O povo quer ter voz ativa

Como resultado das manifestações recentes em Ribeirão Pires, foi realizada ontem uma Audiência Pública na Câmara Municipal contando com a presença de diversos munícipes, além de vereadores e representantes da Prefeitura.

A grande ausência, contudo, foi a da pessoa mais esperada, o prefeito Saulo Benevides, que enviou como representante o secretário de Governo e da Saúde Koiti Takaki. Durante duas horas, as diversas pautas elencadas pelos manifestantes, que envolviam basicamente melhoras no Transporte (como passe livre, fiscalização da Rigras e redução no valor das passagens) e na Saúde (como conclusão do hospital e revitalização do São Lucas). Mesmo com a sensação de que “algo estava faltando”, a discussão foi realizada e o povo foi ouvido.

É óbvio que uma Audiência Pública, ferramenta que sempre existiu mas era pouco utilizada pelos brasileiros, não é a solução de todos os problemas mas é uma forma de fazer com que o povo seja ouvido. É histórico no Brasil que, infelizmente, a aproximação entre políticos e população ocorra somente durante o período eleitoral e, quando concluso, as portas de muitos gabinetes se fechem para aqueles que acreditaram nas promessas de campanha e depositaram seu voto de confiança. Por isso, ver que as autoridades estão se propondo a debater com a sociedade uma pauta de problemas comuns, não deixa de ser um alento para tempos melhores.

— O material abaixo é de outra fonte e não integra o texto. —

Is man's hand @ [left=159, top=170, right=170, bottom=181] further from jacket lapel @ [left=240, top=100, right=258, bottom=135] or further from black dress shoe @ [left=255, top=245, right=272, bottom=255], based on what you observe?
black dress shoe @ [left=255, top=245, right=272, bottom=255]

Houve excessos, é verdade, mas talvez o grande legado da “Revolta do Vinagre” seja ver que as exceções, os políticos que nunca se furtaram a ouvir as populações, passem a se tornar regras. Tudo o que povo deseja é ser ouvido e que seus eleitos, sejam eles vereadores, deputados, senadores, vereadores, prefeitos, governadores ou o presidente da república, de fato o representem. Do contrário, ficará a sensação de que o fato do povo ter ido às ruas terá sido tão somente um sonho de verão. Ou de outono, se preferirem.